Quizá vacilaron efectivamente, porque hacía pocos días que él había llegado a Manchester, para preparar nuestro traslado allí; quizá pensaron que mi estado mejoraría por sí mismo y él no tendría que regresar inmediatamente. Pero incluso si lo hubiera sabido enseguida y hubiera venido sin dilación, el viaje era largo y él no podía estar a mi lado tan pronto. Fueron consolándome de día en día y cuando mi estado empeoró, de hora en hora. Una noche, cuando creían que por fin me había dormido, salté de la cama y me despellejé todo el cuerpo. En vez de gemir de dolor gritaba llamando a mi padre:
-¿Cuando viene? ¿Cuando viene?
Mi madre, el médico y todos los que me cuidaban me eran indiferentes, no los veo, no sé lo que hacían conmigo, sin duda hubo muchas y delicadas intervenciones en torno a mi persona, yo no las registraba, solo tenía una idea fija, era más que una idea, era la herida en la que se resumía todo; mi padre.
Entonces oí su voz, se acercó a mí desde atrás, yo estaba tumbado boca abajo, pronunció suavemente mi nombre, dio la vuelta a la cama, le vi, me puso suavemente la mano en el pelo, era él y yo dejé de sentir dolor.
Todo lo que sucedió a partir de ese momento solo me es conocido a través de relatos. La herida se convirtió en milagro, se inició la mejoría, mi padre prometió que no se marcharía y permaneció a mi lado durante las semanas siguientes. El médico estaba convencido de que sin su aparición y su presencia posterior yo habría muerto. Aunque ya me había desahuciado, insistió en el regreso de mi padre, su única e incierta esperanza. Era el médico que nos había traído al mundo a los tres hermanos, y más tarde solía decir que de todos los partos a los que había asistido, ese "renacimiento" había sido el más difícil."

"Yo tenía siete años cuando murió mi padre y él no contaba siquiera treinta y uno..."
De "Historia de una vida. La lengua salvada", por Elias Canetti.
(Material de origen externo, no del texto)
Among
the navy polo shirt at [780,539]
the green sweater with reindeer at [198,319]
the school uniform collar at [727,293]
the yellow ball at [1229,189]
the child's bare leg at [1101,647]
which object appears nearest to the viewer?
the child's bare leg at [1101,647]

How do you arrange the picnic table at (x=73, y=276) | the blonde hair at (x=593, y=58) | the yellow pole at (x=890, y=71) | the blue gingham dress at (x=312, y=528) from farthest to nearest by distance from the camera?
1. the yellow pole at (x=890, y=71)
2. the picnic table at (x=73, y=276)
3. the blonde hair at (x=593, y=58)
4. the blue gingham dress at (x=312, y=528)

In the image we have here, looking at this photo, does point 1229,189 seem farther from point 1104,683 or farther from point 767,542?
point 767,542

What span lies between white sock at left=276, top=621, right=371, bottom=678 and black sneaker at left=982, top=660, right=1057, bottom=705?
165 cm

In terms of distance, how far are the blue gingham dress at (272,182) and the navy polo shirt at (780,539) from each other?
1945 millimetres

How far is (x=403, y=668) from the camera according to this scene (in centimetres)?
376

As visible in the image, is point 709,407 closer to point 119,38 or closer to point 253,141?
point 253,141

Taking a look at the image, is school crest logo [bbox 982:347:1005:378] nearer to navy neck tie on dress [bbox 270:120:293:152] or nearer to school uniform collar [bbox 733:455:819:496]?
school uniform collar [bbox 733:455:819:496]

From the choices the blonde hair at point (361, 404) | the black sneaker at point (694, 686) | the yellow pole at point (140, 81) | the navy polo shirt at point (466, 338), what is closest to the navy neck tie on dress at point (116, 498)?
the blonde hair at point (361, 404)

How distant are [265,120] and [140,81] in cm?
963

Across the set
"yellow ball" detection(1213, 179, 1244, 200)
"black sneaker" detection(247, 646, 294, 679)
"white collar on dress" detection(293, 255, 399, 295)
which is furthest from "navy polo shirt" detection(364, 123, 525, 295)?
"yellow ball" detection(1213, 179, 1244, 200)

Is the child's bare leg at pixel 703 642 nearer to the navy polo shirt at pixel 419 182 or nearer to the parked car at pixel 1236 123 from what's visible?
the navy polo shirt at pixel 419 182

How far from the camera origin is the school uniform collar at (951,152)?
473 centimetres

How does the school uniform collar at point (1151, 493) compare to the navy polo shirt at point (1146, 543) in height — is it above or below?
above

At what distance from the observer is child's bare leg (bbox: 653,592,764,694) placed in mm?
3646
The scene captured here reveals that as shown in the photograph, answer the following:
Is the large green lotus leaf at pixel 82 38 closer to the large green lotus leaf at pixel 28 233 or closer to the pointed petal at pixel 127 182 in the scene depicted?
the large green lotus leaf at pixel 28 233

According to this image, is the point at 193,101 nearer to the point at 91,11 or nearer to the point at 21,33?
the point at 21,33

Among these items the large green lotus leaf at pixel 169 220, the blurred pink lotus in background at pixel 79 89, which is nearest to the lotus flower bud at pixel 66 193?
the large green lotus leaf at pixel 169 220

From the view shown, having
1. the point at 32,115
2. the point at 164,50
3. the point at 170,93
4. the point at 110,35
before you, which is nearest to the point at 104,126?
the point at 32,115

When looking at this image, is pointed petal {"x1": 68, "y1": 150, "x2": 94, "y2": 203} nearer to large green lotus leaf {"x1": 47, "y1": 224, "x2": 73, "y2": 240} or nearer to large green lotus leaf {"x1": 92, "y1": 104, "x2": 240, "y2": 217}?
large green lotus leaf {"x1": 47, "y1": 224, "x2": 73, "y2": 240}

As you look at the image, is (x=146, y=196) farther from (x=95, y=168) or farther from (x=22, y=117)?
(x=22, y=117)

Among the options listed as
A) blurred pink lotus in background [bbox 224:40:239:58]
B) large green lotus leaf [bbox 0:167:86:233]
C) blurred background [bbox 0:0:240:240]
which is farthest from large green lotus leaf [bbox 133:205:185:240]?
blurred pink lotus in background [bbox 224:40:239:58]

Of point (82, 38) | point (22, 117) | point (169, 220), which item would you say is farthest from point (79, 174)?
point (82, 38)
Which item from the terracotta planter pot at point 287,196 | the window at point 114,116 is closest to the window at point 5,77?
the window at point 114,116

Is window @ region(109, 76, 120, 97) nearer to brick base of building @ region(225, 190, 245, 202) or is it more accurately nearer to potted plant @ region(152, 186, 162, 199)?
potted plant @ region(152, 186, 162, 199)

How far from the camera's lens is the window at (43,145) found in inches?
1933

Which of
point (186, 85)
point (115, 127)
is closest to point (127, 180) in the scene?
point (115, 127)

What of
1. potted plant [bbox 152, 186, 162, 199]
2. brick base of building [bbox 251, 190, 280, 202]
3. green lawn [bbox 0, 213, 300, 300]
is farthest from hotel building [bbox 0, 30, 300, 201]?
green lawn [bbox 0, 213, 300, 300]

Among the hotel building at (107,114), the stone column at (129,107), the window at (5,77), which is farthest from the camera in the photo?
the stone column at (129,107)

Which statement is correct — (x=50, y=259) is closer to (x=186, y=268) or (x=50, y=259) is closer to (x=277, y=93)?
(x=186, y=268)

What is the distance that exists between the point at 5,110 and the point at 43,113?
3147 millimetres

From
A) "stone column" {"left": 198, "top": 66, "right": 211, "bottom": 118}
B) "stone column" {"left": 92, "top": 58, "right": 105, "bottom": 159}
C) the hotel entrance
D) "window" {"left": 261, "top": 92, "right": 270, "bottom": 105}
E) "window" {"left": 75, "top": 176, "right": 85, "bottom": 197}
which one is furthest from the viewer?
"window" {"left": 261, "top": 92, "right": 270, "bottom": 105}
Tengo una buena razón para haberos entretenido tanto con este texto tan largo y esa razón es que tengo la convicción de que este tránsito que el niño Canetti hubo de hacer en su infancia, el que parte de la más absoluta e imperiosa necesidad de su padre para "vivir" hasta la más aplastante resignación por su pérdida al poco tiempo de haber ocurrido ese accidente, es el mismo que un ser humano cualquiera debe hacer en su interior, aún sin circunstancias extremas como ésta, en la más absoluta normalidad todos debemos hacer y soportar esta pérdida. Y en eso consiste la madurez y el equilibrio soñados. Y realmente no hay mucha diferencia si lo pensamos, ya adultos nos resistimos a abandonar los recursos que teníamos de niños y así jugamos inocentemente con nuestras ilusiones, y cuando nos escaldamos, delirantes suplicamos ayuda exterior hasta el punto de preferir despellejarnos en las múltiples realidades en que nos convertimos, desoyendo todo lo que nos rodea. Antes que aceptar la soledad, seguimos buscando el consuelo de que alguien "pronuncie suavemente nuestro nombre" curándonos con su reconocimiento y finalmente lo que no pudimos soportar desconsolados, se nos impone fatalmente. Porque no hay un "padre" para siempre, o sí lo hay, pero ese es el momento en que tu te conviertes en un padre para ti y, a tu vez, pronuncias suavemente otros nombres.

Claro que no soy muy original pensando esto, "como todo lo demás", ya lo habeis advertido. Dejo para dentro de unos días hablar de cómo veían Kant o Freud, por ejemplo, esta necesidad de "renacimiento" imprescindible. Ellos fueron los que me lo enseñaron. Esdedesear.